The original Hill Climb Racing was something of a misnomer given that it was a single player game with no actual racing involved. The sequel addresses this and features four vehicle cross country racing. Hill Climb 2 has topped the app charts and the game's leader board is filled with thousands of players from all over the world. It is a lot of fun and it certainly adds excitement to the game as you speed past Joe from USA and Jim from Bulgaria on your way to winning a race.
It is all very slickly presented so it took me a while to realise that there is some slight of hand going on. It wasn't until I noticed that you can pause and restart races that it dawned on me that I wasn't racing other players in real time. The game actually pits you against pre-recorded runs by other players in asychronous multiplayer.

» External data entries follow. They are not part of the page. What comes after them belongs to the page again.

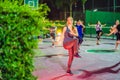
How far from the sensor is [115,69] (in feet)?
43.3

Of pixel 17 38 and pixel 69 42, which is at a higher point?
pixel 17 38

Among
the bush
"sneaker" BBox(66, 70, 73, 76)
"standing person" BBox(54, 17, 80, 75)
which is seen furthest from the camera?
"standing person" BBox(54, 17, 80, 75)

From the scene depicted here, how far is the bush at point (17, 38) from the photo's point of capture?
5332 mm

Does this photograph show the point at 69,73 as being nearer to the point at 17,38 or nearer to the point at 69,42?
the point at 69,42

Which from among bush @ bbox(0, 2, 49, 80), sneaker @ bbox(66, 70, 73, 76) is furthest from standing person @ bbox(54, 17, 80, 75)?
bush @ bbox(0, 2, 49, 80)

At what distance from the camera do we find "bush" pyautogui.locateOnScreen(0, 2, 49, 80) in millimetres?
5332

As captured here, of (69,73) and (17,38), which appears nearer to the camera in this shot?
(17,38)

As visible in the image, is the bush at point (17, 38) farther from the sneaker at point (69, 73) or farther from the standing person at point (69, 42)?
the standing person at point (69, 42)

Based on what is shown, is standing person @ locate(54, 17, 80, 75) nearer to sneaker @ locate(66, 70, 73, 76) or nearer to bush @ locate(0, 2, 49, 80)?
sneaker @ locate(66, 70, 73, 76)

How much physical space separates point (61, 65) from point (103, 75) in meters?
2.82

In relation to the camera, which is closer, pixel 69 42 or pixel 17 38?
pixel 17 38

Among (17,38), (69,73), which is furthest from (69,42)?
(17,38)

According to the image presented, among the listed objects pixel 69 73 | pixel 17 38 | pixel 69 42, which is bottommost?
pixel 69 73

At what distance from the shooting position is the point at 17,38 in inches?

Asychronous multiplayer is very common in mobile games and I have tried several where you create an army or a base which other players can attack while you are away. This tends to be a very stale affair though because attacking AI controlled troops can never compare to the excitement of a human opponent. In a race game the illusion is much better. The recorded player drives just as they would in real life. They struggle at the same tricky bits and they speed up to try and steal a victory at the end in recording just as they do in real life.
There are many advantages to asychronous multiplayer in this case. You can race whenever you want and never have to wait for suitable opponents. It also allows every player to be a winner or at least to win more often than they lose.
Does knowing that it is an illusion spoil it at all? Perhaps a little. My thrill at crushing Joe from the USA is a little diminished when I realise that Joe is oblivious to it. Indeed Joe may actually have won the race the first time that particular run was recorded. For all I know strings are secretly bring pulled by the boffins of free to play to ensure each player achieves the optimum win loss ratio for monetisation.
Asychronous racing could have real world applications especially if used with virtual reality. Amateurs could pit themselves against Olympic athletes and those same athletes could train using past races of their competitors.